中国、最大42兆円規模の財政刺激策を発表か-投資家の期待高まる
(ブルームバーグ): 世界2位の経済大国である中国が景気を下支えし、信頼性を高めるため、最大2兆元(約42兆円)規模の新たな財政刺激策を打ち出す可能性があると、投資家やアナリストはみている。
ブルームバーグが市場参加者23人を対象に行った調査によると、この措置は12日にも藍仏安財政相の記者会見で公表される見込みで、国債の増発で財源を賄う公算が大きい。
特に不動産・インフラ投資を通じた負債を原動力とする拡大を長年続けてきた経済を政府が今後どのように導こうとしているのかは、財政パッケージの規模以上に支援の対象によって示されることになる。

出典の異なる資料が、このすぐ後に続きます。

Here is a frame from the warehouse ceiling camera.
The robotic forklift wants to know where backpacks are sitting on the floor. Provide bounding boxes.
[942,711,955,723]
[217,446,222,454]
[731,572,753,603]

ビジネススクールINSEAD(インシアード)のプシャン・ダット教授(経済学)は「景気刺激策は複数年にわたるもので、不動産投資主導の成長ストーリーを再開するのではなく、家計を対象とするべきだ。重要なのは刺激策の規模よりも焦点だ」と述べた。
国務院新聞弁公室は9日、藍財政相が12日の会見で財政政策の強化策を紹介すると発表。世界トップの株高をもたらした景気刺激策を当局がどこまで推進するつもりかを投資家は見極めようとしている。
既に中国は9月下旬に利下げのほか、不動産・株式市場への支援強化策を矢継ぎ早に打ち出している。しかし投資家の間では、エコノミストが信頼回復に不可欠と考える財政支援策が待望されている。
中国本土株は9日に11営業日ぶりに下落し、その後は不安定な値動きが続いている。1週間の連休明けに大規模な景気刺激策が発表されなかったことで、失望が広がったためだ。
スタンダードチャータードの大中華圏・北アジア担当チーフエコノミスト、丁爽氏は「政府当局は政策を発表する前に、市場の動向を把握することが期待されている。市場の期待を高めたり、裏切ったりして市場センチメントに打撃を与えるような事態は避けるべきだ」と指摘した。
エコノミストやストラテジスト、ファンドマネジャーを含む調査回答者の大半は、新たな財政刺激策が12日に発表されなければ、半年以内に示されると予想している。